Written exercise: Every line of the listing must be reproduced as it stands. Leave the images behind.

--

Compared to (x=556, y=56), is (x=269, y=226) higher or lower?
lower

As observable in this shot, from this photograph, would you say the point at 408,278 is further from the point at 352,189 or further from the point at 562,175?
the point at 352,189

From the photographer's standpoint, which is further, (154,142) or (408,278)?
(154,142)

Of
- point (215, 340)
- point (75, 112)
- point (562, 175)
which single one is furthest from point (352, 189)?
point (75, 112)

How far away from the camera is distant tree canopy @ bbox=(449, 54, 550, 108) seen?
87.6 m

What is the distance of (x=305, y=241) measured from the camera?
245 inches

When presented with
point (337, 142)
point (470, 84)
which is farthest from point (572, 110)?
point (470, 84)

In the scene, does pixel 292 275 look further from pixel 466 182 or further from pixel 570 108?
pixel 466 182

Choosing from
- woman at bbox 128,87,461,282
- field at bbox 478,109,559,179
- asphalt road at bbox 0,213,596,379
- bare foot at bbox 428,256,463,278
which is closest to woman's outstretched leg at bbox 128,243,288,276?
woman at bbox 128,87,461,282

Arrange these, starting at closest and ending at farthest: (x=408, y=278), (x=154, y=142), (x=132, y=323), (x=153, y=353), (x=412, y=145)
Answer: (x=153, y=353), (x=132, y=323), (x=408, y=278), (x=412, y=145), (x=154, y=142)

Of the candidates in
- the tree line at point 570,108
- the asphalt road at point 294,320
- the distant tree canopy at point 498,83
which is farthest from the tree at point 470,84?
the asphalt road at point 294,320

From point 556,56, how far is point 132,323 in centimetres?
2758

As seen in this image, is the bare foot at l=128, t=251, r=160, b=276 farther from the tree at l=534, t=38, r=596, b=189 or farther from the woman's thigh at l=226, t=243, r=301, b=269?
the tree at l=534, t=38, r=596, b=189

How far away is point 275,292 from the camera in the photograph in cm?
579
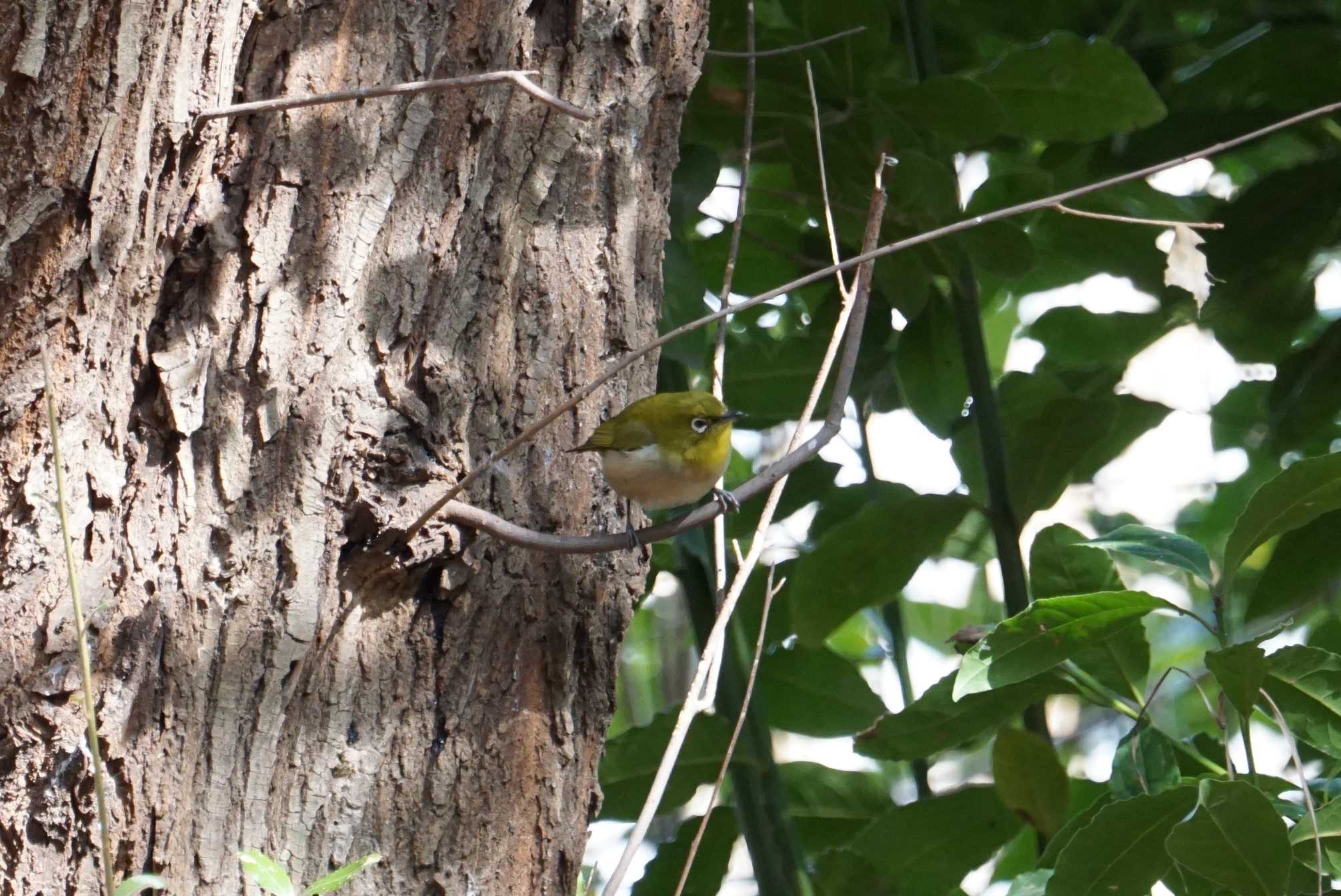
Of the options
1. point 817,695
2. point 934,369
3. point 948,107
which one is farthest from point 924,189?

--

Written answer:
Compared to (x=556, y=56), is (x=269, y=226) higher or lower?
lower

As observable in this shot, from this photograph, would you say the point at 408,278 is further from the point at 352,189 or further from the point at 562,175?
the point at 352,189

From the photographer's standpoint, which is further, (154,142) or (408,278)?
(154,142)

Of
- point (215, 340)
- point (75, 112)
- point (562, 175)
which single one is furthest from point (352, 189)?
point (75, 112)

How far away from the camera is distant tree canopy @ bbox=(449, 54, 550, 108) seen?
87.6 m

What is the distance of (x=305, y=241) measured from the camera?
245 inches

When presented with
point (337, 142)
point (470, 84)
which is farthest from point (572, 110)?
point (470, 84)

In the scene, does pixel 292 275 look further from pixel 466 182 or further from pixel 570 108?
pixel 466 182

Choosing from
- woman at bbox 128,87,461,282
- field at bbox 478,109,559,179
- asphalt road at bbox 0,213,596,379
- bare foot at bbox 428,256,463,278
which is closest to woman's outstretched leg at bbox 128,243,288,276?
woman at bbox 128,87,461,282

Arrange these, starting at closest and ending at farthest: (x=408, y=278), (x=154, y=142), (x=132, y=323), (x=153, y=353), (x=412, y=145)
Answer: (x=153, y=353), (x=132, y=323), (x=408, y=278), (x=412, y=145), (x=154, y=142)

Of the candidates in
- the tree line at point 570,108
- the asphalt road at point 294,320
- the distant tree canopy at point 498,83
which is farthest from the tree at point 470,84?
the asphalt road at point 294,320

From point 556,56, how far is point 132,323 in centimetres?
2758

As seen in this image, is the bare foot at l=128, t=251, r=160, b=276 farther from the tree at l=534, t=38, r=596, b=189 or farther from the woman's thigh at l=226, t=243, r=301, b=269?
the tree at l=534, t=38, r=596, b=189

How far away is point 275,292 from the camera in the photograph in cm?
579
Of the options
1. point 817,695
2. point 934,369
3. point 948,107
which one is farthest from point 924,189?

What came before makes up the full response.